小説投稿者。AIと壁打ちしながら物語を作っている。本文は自分で書いているつもり。


白石 真琴

人力作家。最近、読者が減っていた。AI作品に強い違和感を持っている。


瀬戸 玲奈

読者。人力作品だけを安心して読みたい。


久住 航

投稿サイト運営担当。
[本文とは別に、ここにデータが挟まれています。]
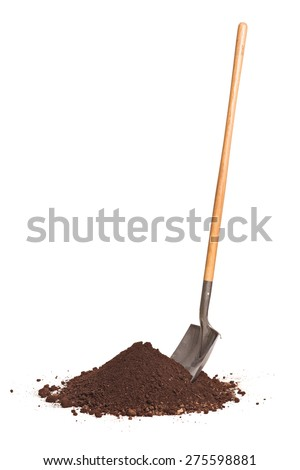 Vertical studio shot of a shovel stuck in a pile of dirt isolated on white background - stock photo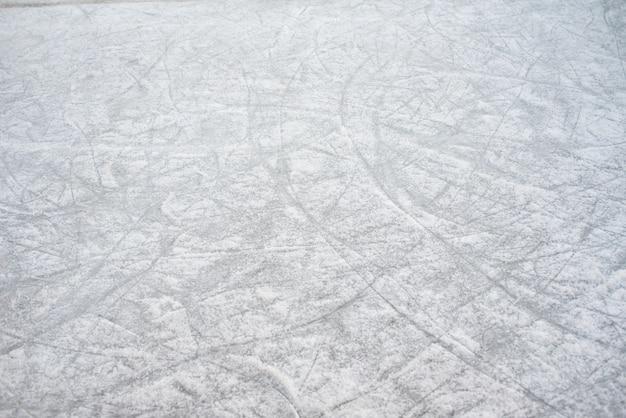 Bodenhintergrund einer gefrorenen eisbahn mit rochenmarkierungen, mit weißem schnee während des winters.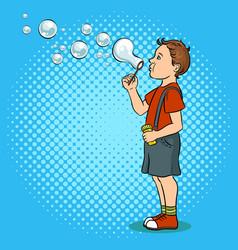child blowing bubbles pop art vector image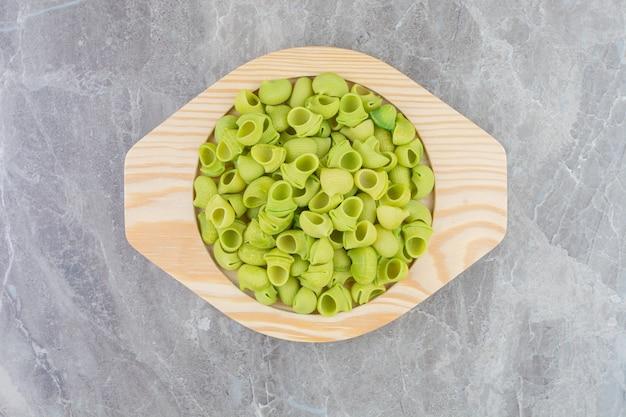 丸い木製の大皿に緑の自家製パスタ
問い合わせ対応と新機能の集計を見ている。


---


## Scene 1 三枝悠斗の部屋


夜。

机の上にノートPC。

画面にはチャット欄と小説本文。


チャット欄。


> 主人公が森に入る理由を、もう少し弱くしてください。

> 塔は最後まで見せなくていいです。

> 最初は白い紙の入口だけでいいです。


悠斗は笑う。


悠斗

「それ、いいな」


本文に戻る。


> 主人公は、森の入口に立っていた。

> 白い紙のような道が、奥へ続いていた。

> 塔は見えなかった。

> けれど、塔があることだけは、なぜか分かった。


悠斗は少し考えて、続きを打つ。


> 彼は、まだ森に入りたくなかった。

> 入りたくないのに、ここまで来てしまった。


悠斗

「うん」


保存する。


画面の端に投稿フォームが開いている。


> AI利用状況を設定してください。

> 未設定のままでは投稿できません。


選択肢。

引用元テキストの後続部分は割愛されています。